## [Exercise aim]
Decide whether each statement agrees with the text below about Sovereign Bus & Coach: 1. After Hatfield garage closed in 1989, a new site was set up at Welwyn Garden City. 2. Blazefield sold Sovereign London to Centrebus. 3. Borehamwood Travel Services had 53 vehicles when Sovereign acquired it. For each, answer yes or no and quote the deciding words of the text.

## [Selected text]
● ● ● ●

Sovereign Bus & Coach took over three former London Country North East depots in the 1989 split, namely Hatfield, Stevenage and St Albans. These were quickly joined by the operations and Stevenage depot of Jubilee Coaches, an independent which had previously taken several contracted routes from LCNE, but found it had bid too low for the routes and could no longer fulfil its operations. Hatfield garage was closed in 1989, and a new site established at Welwyn Garden City. Another operator, competitor Welwyn Hatfield Line, was taken over in January 1990 and retained as a separate subsidiary for several years. Most of Sovereign's Stevenage operation was sold to Luton & District (successors to London Country North West) in 1990. In 1991 the owning AJS Group was wound up. Two directors formed the Blazefield Group, and purchased Sovereign Bus & Coach and most of AJS Group's other operations. At the time, Sovereign operated 76 vehicles.

Some expansion followed. In October 1991 a new offshoot, Sovereign Buses (Harrow), was formed to operate a number of London Regional Transport contracts won by the company. In August 1994, the company's position in London strengthened with the acquisition of the 43-vehicle Borehamwood Travel Services, which brought tendered route 13 run with AEC Routemasters, under Sovereign operation. BTS was renamed Sovereign London and merged with the Harrow operation.

The company's fleet and operations remained largely static until 3 November 2002, when Blazefield sold Sovereign London to Transdev.

Sovereign contracted further in 2002 with the sale of the St Albans operation to Centrebus. Centrebus sold the depot to Uno in March 2008.

By 2002, Sovereign's fleet amounted to just 45 vehicles. Stevenage depot was closed and a smaller garage in the same town acquired, with Arriva Shires & Essex taking over the old site. Finally, in January 2005, the remainder of Sovereign was sold to Arriva Shires & Essex. Having previously acquired the successors to the former London Country North West, London Country South West and London Country South East companies as well as County Bus & Coach, Arriva now owned all of the former London Country Bus Services depots apart from the St Albans operation.

● ● ● ●

## [Data section]
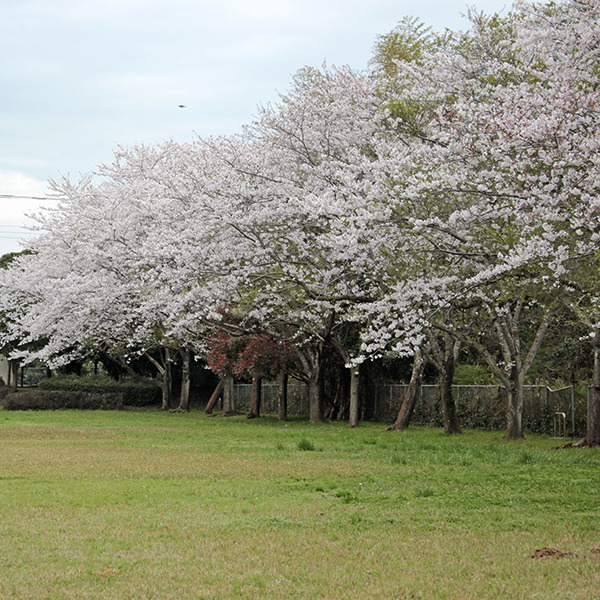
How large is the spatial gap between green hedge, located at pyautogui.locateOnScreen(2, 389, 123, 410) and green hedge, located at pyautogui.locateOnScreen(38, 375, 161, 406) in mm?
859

● ● ● ●

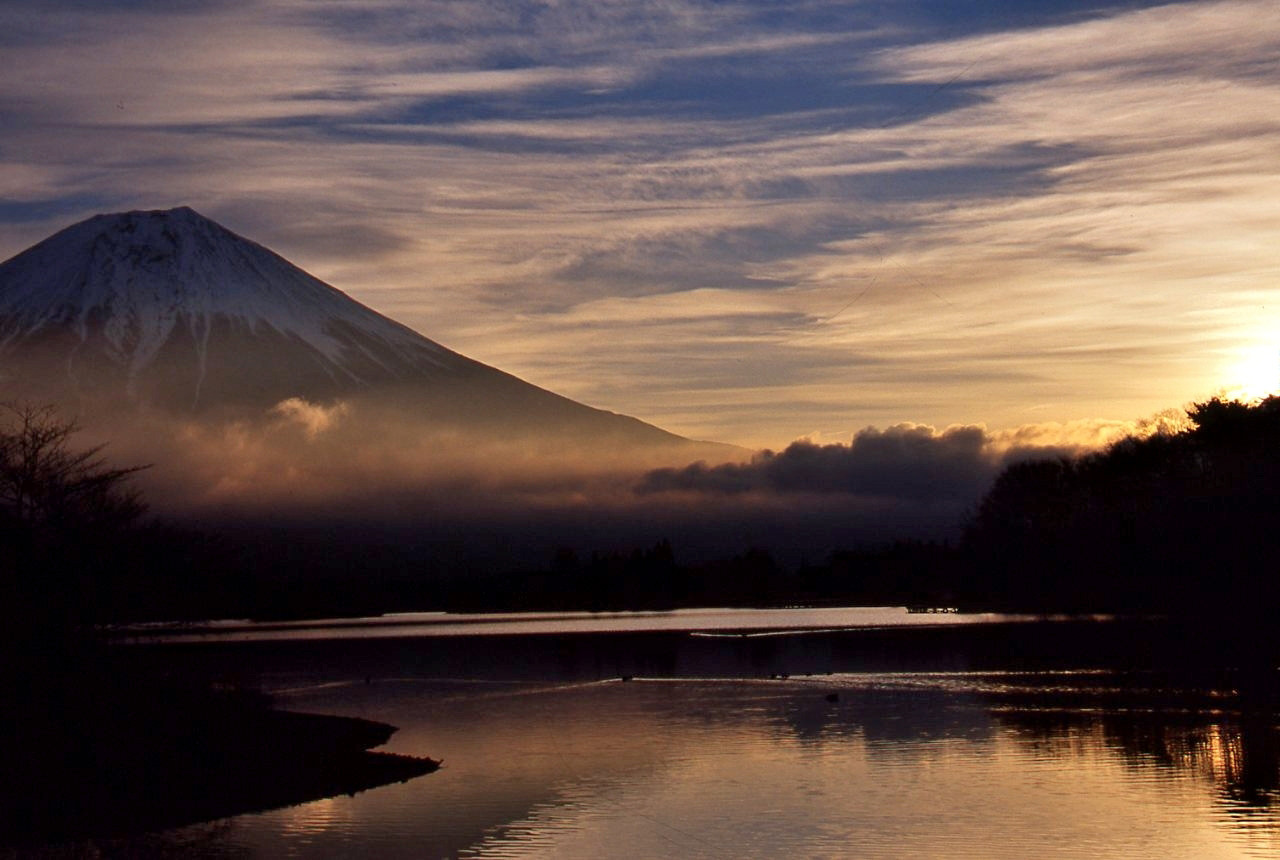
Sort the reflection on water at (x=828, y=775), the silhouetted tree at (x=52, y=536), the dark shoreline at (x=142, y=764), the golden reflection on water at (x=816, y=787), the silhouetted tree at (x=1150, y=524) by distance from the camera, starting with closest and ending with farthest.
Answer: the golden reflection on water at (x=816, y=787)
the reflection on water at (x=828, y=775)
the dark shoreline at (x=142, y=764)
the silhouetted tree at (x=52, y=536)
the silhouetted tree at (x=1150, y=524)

● ● ● ●

## [Result below]
1. Yes: "Hatfield garage was closed in 1989, and a new site established at Welwyn Garden City."
2. No: "Blazefield sold Sovereign London to Transdev."
3. No: "the acquisition of the 43-vehicle Borehamwood Travel Services"